Still adjusting to her new location, she faces an unusual new task: paring down her inventory. Even though she has less room and is already overstocked, it is difficult for her to stop buying books, and she encourages customers to bring in and sell.

“I always take a look because you never know what you’ll find. I buy books that are in good condition and most salable. It is hard to explain to the general public what I need in the store. Best-sellers have generally saturated the market. I stick to classics in literature and older books that are hard-to-find. I am also interested in scholarly subjects. I have to rely on spotting books instinctively which might not stick out to the uninformed eye.”

Drinard enjoys the luck-of-the-draw approach to acquiring inventory, the hunt for the diamond in the rough. “It keeps things exciting.
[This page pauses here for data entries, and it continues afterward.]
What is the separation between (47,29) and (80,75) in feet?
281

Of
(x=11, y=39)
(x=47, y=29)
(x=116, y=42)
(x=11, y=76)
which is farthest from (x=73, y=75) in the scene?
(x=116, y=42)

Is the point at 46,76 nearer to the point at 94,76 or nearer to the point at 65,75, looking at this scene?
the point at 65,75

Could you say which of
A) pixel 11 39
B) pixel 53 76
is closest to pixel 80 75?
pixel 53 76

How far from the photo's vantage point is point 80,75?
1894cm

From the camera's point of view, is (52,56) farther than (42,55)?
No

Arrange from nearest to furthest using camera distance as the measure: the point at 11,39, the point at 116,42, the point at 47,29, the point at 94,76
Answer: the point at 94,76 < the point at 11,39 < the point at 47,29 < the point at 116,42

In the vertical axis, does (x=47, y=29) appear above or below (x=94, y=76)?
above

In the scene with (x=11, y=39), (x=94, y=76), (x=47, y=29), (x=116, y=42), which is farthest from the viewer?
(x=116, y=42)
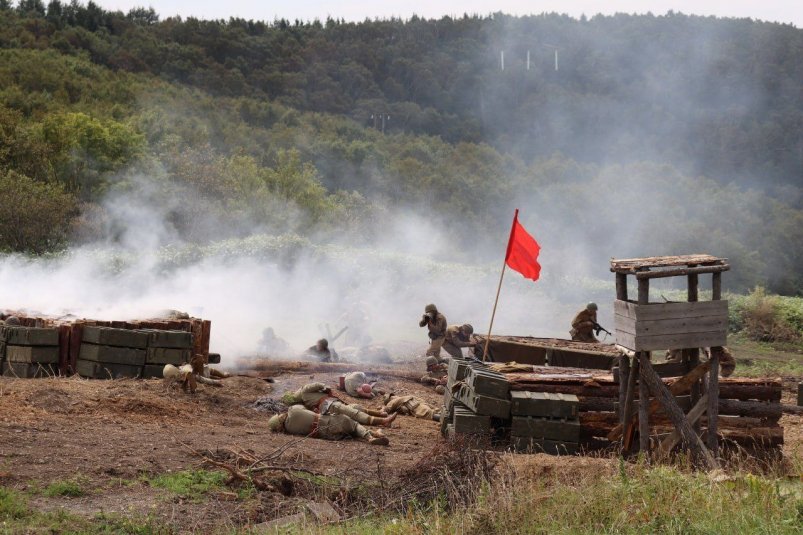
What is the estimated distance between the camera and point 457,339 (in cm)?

Some of the best books on my shelves are brought in from someone’s grandmother’s collection.”

Although she has yet to put much signage up to attract customers, a sandwich board on the sidewalk brings in neighbors and passersby, who stop in to express relief that she is still in business. Drinard, unapologetically enjoying the clutter, stations herself in the front at an antique wooden desk that is covered with a disarray of books, postcards and papers.

Well-established customers, who have evolved into friends after years of patronage, stop in to say hi and chat. Some bring in fruits and vegetables from their gardens, others have books to sell. Quieter patrons walk in and are engrossed for long periods, slowly digesting all the options, then emerging with special finds at the front counter, cash in hand.

The copiously cluttered shelves of the Paper Moon are perused by local literary giants such as Chuck Palahniuk and Lidia Yuknavitch, by high profile Pacific Northwest celebrity artists like Dale Chihuly, and by local graphic designers who come in to gain vintage inspiration for their craft.

The most uttered phrase that one hears in Paper Moon is, “I love your store.”

It is clear that community members believe Paper Moon personifies the area’s grassroots, neighborhood spirit, and are comforted by its low-tech presence amongst newer, higher profile, businesses that have moved in on quickly gentrifying Belmont Street.

While modern devices like the Kindle may have created a “novel” approach to purchasing and storing our literature, they also serve to remind us that the calculated efficiency of an electronic device is no substitute for the tactile, visceral pleasure of the book object itself.

The public’s love of books and the need for connection and community will keep our favorite independent bookstores, like Paper Moon, alive in Portland.

Longtime Portland bookseller enjoys community support after move.